I come from an embedded background so I ask why everything is actually needed.  
Currently I'm setting up an openvz test environment and the first chroot I 
tried to use was a uClibc+busybox one I had lying around, and building lxc 
natively in that environment wanted me to install libcap (which is so obscure 
that googling for it thinks you mean libpcap), and which required I first build 
and install perl as one of its build prerequisites.

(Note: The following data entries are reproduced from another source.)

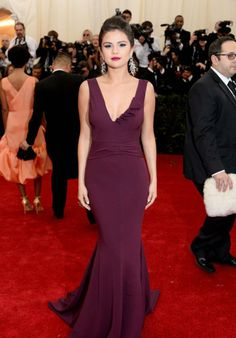 Selena Gomez in Diane von Furstenberg -  Met  Gala 2014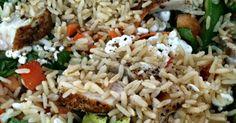Ruokapankki, Kevyesti, Laihdutus, Painon pudotus, Raikas kanasalaatti, Salaatti, Terveellinen, Tex Mex, Meksiko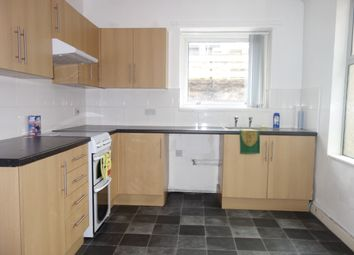 Thumbnail 2 bed terraced house to rent in 30 Wyndham Street, Ton Pentre
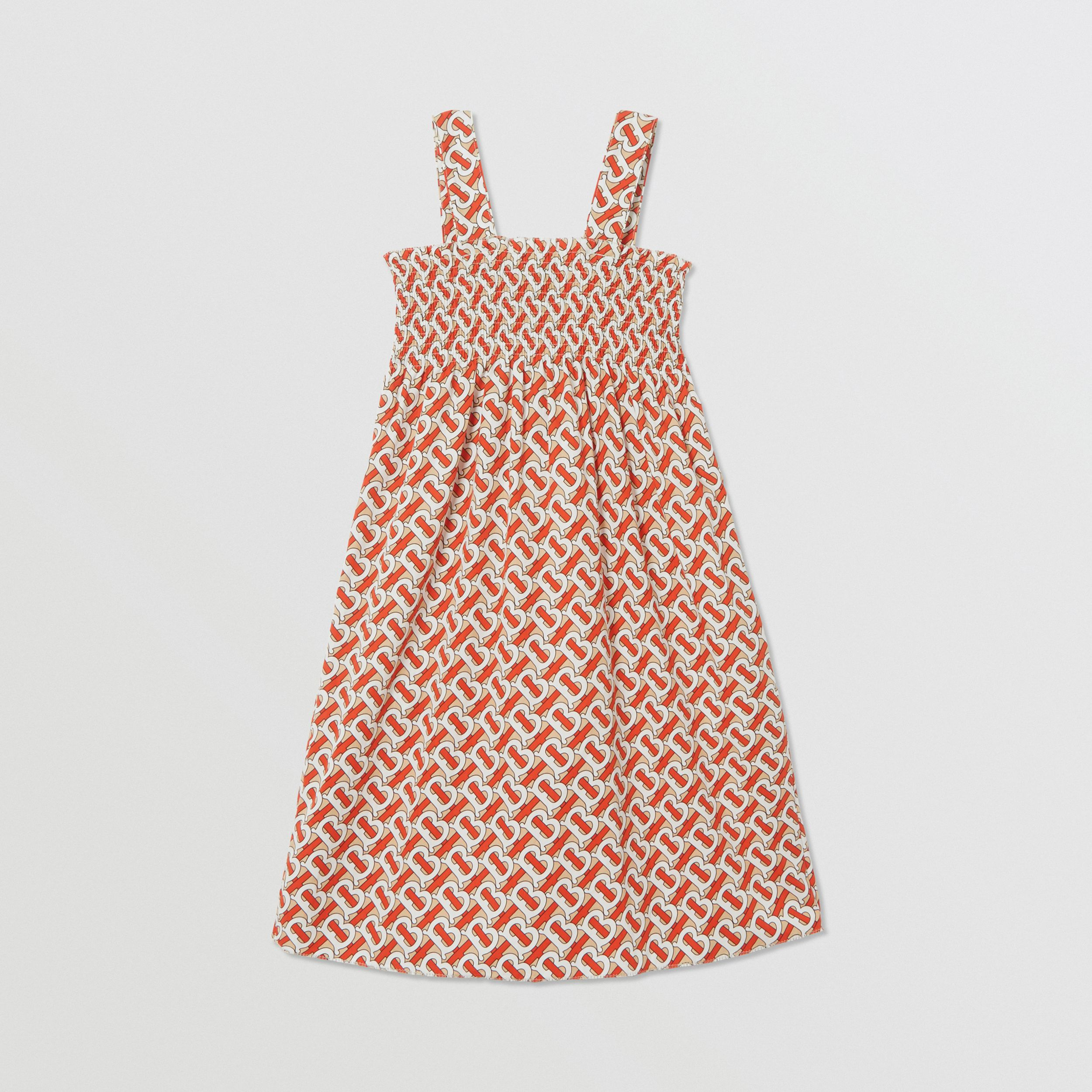 Smocked Monogram Print Cotton Poplin Dress in Vermilion Red | Burberry - 4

I've since moved on to a debootstrap sid, but my question still stands because 
containers have their own PID 1 and their own UID namespace, which means they 
have local root.  Tangling in capabilities is like tangling in selinux, it 
seems to me that the more heavyweight the solution is from an administrative 
standpoint the less likely casual users are to pick it up and use it.  Do you 
really want to limit the entire potential audience of containers to a subset of 
the people who think capabilities are a good idea?  Is there a strong reason to 
_exclude_ them?  What is this extra complexity actually needed for?

 Rob
________________________________________
From: Michael Tokarev [...@tls.msk.ru]
Sent: Friday, December 17, 2010 3:12 AM
To: Rob Landley
Cc: lxc-devel@lists.sourceforge.net
Subject: Re: [lxc-devel] Building without libcap2?

17.12.2010 05:48, Rob Landley wrote:
> Is there any way to tell lxc that I'll run it as root if I want root access, 
> and not to fiddle with capabilities?  (If there's a ./configure option for 
> this, I haven't found it...)

What problem you're trying to solve?